- _GIVEN PROBLEM_
Begin at the line that contains "How far in this" and repeat every line from there to the end of the records below, inclusive, without adding any other line.

----------

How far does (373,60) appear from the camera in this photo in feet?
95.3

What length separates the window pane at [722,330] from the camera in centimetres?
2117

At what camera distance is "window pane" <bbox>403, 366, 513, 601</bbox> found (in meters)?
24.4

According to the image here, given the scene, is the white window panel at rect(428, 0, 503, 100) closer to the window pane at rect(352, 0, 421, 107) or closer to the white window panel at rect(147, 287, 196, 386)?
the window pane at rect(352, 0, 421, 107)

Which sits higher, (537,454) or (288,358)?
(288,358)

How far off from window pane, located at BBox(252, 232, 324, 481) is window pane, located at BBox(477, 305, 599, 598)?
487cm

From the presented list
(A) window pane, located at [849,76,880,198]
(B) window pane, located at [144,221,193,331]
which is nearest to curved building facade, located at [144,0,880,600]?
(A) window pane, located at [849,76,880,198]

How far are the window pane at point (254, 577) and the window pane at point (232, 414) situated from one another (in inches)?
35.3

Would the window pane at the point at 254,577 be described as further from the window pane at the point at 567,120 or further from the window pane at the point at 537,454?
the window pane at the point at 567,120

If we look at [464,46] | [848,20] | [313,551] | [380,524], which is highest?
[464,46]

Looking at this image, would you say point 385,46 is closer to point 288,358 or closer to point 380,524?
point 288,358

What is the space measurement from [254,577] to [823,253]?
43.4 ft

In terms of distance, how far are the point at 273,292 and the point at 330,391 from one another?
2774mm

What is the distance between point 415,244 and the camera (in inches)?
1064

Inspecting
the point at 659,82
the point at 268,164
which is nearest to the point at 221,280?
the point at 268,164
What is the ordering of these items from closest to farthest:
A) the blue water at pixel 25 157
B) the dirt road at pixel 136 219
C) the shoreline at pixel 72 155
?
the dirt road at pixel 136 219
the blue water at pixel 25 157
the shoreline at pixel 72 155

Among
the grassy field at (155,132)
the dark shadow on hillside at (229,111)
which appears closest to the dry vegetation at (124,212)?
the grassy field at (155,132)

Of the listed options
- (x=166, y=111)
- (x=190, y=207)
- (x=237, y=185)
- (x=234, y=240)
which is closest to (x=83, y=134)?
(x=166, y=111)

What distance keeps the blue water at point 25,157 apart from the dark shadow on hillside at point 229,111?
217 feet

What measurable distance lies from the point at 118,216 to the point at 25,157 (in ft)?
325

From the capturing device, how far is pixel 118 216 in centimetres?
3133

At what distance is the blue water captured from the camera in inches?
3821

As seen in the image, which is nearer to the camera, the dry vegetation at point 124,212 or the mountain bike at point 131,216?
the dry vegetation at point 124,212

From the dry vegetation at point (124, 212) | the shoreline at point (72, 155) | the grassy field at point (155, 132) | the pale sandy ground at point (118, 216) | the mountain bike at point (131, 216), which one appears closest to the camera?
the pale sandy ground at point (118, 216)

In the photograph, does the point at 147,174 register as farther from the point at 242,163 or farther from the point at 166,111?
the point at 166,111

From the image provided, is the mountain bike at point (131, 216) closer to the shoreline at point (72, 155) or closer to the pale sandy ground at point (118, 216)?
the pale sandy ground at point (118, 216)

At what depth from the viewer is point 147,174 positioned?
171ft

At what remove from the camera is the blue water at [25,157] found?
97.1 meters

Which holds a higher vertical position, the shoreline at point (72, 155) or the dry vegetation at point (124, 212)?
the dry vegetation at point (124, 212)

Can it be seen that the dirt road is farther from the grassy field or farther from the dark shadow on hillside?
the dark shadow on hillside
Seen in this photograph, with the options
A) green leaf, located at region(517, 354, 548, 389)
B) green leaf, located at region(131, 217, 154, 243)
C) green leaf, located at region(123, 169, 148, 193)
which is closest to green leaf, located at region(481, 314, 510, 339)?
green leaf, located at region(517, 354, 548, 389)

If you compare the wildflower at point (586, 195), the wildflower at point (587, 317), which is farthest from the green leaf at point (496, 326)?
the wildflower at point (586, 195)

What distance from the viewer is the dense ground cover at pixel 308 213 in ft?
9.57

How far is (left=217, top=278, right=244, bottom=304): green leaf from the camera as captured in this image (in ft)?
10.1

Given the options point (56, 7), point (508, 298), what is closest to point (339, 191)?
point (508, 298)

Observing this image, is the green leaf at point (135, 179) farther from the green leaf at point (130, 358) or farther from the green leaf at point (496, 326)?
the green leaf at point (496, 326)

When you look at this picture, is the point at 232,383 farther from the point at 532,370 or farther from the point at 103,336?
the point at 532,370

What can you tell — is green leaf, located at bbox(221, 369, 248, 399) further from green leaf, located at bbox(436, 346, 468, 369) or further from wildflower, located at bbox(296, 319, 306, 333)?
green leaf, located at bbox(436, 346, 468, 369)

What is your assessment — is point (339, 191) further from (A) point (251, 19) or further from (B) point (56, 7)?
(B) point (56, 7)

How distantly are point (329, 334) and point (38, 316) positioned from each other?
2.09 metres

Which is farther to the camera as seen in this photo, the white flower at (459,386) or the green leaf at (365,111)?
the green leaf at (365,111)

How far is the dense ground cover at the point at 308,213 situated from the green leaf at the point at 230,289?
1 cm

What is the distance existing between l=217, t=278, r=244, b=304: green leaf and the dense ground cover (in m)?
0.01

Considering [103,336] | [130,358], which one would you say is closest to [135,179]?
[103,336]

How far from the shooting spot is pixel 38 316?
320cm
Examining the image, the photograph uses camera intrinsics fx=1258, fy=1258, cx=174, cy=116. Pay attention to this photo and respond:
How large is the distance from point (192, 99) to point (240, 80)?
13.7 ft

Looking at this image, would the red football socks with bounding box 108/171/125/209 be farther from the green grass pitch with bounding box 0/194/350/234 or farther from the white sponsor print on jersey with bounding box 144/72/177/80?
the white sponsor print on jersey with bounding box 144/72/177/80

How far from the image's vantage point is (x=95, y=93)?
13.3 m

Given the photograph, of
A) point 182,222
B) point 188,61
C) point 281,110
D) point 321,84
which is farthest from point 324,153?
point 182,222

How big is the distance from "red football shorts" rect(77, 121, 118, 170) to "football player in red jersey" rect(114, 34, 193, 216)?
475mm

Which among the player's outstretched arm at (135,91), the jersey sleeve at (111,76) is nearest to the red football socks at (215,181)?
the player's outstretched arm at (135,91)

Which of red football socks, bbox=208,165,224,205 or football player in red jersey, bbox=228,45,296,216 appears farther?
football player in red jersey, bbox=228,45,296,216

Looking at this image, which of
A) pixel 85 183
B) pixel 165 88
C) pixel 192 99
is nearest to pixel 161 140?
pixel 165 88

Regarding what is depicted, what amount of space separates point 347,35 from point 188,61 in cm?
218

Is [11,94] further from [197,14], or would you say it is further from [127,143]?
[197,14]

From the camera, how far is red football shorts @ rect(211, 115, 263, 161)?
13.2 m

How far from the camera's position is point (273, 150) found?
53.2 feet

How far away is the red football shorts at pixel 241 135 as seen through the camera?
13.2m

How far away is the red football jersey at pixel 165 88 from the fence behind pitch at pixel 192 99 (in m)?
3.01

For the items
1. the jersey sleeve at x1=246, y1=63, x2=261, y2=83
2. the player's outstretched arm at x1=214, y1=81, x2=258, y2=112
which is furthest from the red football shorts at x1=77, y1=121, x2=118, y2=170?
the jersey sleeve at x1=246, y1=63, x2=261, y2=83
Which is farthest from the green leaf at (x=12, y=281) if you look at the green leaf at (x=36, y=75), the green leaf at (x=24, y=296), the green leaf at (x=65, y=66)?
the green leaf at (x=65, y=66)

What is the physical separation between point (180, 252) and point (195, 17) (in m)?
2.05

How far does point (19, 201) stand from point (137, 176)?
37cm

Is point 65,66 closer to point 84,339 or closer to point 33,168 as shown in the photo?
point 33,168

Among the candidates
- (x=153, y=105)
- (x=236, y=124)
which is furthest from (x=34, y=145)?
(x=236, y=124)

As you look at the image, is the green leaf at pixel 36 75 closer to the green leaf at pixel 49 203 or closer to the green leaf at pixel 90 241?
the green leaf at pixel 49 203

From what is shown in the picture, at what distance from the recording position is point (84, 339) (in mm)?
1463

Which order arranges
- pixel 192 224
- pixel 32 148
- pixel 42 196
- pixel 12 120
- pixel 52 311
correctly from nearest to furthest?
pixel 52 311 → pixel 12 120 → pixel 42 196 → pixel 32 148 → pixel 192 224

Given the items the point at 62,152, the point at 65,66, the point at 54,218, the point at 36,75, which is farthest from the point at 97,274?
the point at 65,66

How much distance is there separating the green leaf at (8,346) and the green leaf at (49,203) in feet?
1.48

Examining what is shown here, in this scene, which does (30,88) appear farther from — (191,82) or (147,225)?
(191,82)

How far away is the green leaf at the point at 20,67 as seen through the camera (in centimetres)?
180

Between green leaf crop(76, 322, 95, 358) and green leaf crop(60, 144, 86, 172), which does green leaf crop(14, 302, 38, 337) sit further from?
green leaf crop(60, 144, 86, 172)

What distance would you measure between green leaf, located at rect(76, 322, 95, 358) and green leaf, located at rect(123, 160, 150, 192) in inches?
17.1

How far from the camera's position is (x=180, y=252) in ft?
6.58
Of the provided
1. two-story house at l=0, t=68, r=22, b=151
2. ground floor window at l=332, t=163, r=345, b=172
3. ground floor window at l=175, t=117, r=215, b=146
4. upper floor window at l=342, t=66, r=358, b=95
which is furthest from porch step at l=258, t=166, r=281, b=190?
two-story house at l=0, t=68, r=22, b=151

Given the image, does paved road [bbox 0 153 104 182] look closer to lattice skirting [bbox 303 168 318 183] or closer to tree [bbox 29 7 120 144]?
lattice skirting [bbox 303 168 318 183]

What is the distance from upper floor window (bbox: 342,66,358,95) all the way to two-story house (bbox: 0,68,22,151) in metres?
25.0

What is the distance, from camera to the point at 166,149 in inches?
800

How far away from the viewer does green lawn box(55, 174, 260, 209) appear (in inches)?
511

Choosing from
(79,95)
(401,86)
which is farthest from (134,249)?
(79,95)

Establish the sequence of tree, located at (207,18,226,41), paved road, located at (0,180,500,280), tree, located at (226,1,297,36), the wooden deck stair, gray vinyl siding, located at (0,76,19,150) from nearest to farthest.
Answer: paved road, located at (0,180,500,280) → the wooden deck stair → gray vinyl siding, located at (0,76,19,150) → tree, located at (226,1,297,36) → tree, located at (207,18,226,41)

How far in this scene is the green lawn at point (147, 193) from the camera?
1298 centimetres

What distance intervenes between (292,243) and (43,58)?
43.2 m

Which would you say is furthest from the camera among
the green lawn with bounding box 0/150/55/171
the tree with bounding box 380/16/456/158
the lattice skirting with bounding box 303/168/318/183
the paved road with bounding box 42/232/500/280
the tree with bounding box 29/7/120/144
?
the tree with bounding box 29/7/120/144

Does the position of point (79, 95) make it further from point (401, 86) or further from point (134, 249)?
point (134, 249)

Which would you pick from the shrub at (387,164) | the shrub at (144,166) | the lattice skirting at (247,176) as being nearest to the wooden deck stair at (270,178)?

----------

- _PROBLEM SOLUTION_
How far in this scene is the green lawn at point (147, 193) from the camera?
1298 centimetres

What distance intervenes between (292,243) and (43,58)?
43.2 m

Which would you say is furthest from the camera among
the green lawn with bounding box 0/150/55/171
the tree with bounding box 380/16/456/158
the lattice skirting with bounding box 303/168/318/183
the paved road with bounding box 42/232/500/280
the tree with bounding box 29/7/120/144
?
the tree with bounding box 29/7/120/144

Does the position of point (79, 95) make it further from point (401, 86) or further from point (134, 249)?
point (134, 249)

Which would you pick from the shrub at (387,164) | the shrub at (144,166) | the lattice skirting at (247,176) as being nearest to the wooden deck stair at (270,178)?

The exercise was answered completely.